This week’s edition features: a meditation on saying less AS WELL AS five curated recommendations.
🎧 ALSO PLEASE NOTE: And if you prefer to listen over reading, click it here to listen to the essay below and be sure to subscribe to this newsletter’s podcast feed for narrations and other audio content.🎧
✍🏻 Yes and…A Mini-Essay: Say Less
One of the better seasons of TV last year came in the form of Andor, the TV spin-off origin story of Cassian Andor prior to the events of Rogue One.
PLEASE DON’T GO. Stay with me as I’m not typically a Star Wars guy and I watch stuff like The Mandalorian partially out of interest but primarily because it feels like a cultural touchstone I have to stay current with, so this isn’t going to be a Fanboy Nerd Alert Deep Dive on how the Knights of Ren relate to theories about Snoke.
Andor, however, was different than almost all other Star Wars content because it was so singular. It wasn’t obsessed with the Skywalkers or Darth Vader or whether or not a girl could do the force.

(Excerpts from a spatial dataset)
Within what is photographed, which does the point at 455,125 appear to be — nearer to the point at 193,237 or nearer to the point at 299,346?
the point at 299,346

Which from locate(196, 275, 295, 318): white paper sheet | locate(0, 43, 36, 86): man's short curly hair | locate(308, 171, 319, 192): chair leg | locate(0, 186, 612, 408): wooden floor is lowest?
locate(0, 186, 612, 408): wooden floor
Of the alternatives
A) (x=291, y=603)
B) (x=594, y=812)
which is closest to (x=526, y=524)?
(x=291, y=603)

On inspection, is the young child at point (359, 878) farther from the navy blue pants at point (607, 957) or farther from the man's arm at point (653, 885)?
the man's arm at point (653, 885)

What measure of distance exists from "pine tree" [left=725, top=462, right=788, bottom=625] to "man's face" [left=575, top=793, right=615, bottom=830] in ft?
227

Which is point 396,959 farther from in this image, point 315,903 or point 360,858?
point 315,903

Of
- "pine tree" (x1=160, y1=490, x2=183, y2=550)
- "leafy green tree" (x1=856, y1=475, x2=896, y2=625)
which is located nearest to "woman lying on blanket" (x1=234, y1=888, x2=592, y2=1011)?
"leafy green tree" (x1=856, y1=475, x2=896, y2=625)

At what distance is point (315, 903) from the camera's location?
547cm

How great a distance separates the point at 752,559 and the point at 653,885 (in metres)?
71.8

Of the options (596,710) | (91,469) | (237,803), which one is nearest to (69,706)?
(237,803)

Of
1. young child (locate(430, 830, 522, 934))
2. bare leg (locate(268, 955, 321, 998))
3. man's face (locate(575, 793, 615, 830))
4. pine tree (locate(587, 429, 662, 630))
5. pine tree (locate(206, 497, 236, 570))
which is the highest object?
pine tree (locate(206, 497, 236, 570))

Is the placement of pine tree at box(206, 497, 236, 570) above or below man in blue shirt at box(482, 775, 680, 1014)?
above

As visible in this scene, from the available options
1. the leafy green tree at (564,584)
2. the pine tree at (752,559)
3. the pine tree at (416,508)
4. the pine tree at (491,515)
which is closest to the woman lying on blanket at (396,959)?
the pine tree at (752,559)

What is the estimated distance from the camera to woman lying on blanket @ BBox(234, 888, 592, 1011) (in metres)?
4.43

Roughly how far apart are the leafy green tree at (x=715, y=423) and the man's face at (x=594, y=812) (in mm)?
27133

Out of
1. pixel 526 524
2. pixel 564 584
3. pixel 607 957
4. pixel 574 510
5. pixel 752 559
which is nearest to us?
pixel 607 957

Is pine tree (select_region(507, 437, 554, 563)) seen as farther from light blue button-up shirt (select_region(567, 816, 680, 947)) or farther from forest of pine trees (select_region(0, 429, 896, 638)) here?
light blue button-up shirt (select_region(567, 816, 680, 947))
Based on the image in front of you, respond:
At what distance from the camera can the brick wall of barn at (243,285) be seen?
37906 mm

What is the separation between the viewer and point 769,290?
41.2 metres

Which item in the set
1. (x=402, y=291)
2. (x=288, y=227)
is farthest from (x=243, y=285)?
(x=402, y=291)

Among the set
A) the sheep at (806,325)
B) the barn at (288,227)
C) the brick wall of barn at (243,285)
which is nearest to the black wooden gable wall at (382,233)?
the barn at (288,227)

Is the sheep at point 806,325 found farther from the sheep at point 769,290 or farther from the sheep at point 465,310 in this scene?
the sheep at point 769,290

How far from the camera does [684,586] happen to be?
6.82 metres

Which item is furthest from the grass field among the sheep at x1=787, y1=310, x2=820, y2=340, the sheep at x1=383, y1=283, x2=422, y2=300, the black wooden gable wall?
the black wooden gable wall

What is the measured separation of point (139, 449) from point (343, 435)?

## Your tasks
A) What two items does the newsletter essay say this week's edition features?
B) Please quote the newsletter essay word for word, everything from "This week’s edition" down to "of Rogue One.".
C) Continue the newsletter essay about Andor from the point where it stops.
The listing has no connection to the newsletter essay.

## Results for the exercise
A) A meditation on saying less and five curated recommendations.

B)
This week’s edition features: a meditation on saying less AS WELL AS five curated recommendations.
🎧 ALSO PLEASE NOTE: And if you prefer to listen over reading, click it here to listen to the essay below and be sure to subscribe to this newsletter’s podcast feed for narrations and other audio content.🎧
✍🏻 Yes and…A Mini-Essay: Say Less
One of the better seasons of TV last year came in the form of Andor, the TV spin-off origin story of Cassian Andor prior to the events of Rogue One.

C)
This singularity of focus was also evidenced by the unsubtle absence of executive notes and canonical fingerprinting typically saturating Star Wars storytelling.
Case in point, there’s this narrative rabbit trail we follow with Cassian Andor and it revolves around him being imprisoned in a place that isn’t like Shawshank or even Alcatraz. This prison is remotely placed in the middle of the damn ocean and it is meant to be a depot of desolation and solitude. The labor is constant, the floors can literally kill you, and there is no time for your mind to wander or hope because the only priority is doing your work so that you can serve your time and get out.
Here, Andor meets Kino Loy, played by Andy Serkis. Though Kino is a prisoner, he pretty much runs things among the prisoners and he does so because he wants to keep a low profile, do his time, and get out of there.
However, things come to a head when all the imprisoned characters realize that there is no getting out of there. Unfortunately for them, their sentences are just mirages and there is no attempt being made to rehabilitate them. Instead, they are meant to exist as meat puppet cogs in a wheel that builds weapons for the empire and they will continue doing so until they die or are transferred elsewhere to do the same.
Obviously, this loss of hope is striking and inspires the prisoners to rebel and eventually they take over the prison. From here, all they have to do is swim to freedom.
BUT.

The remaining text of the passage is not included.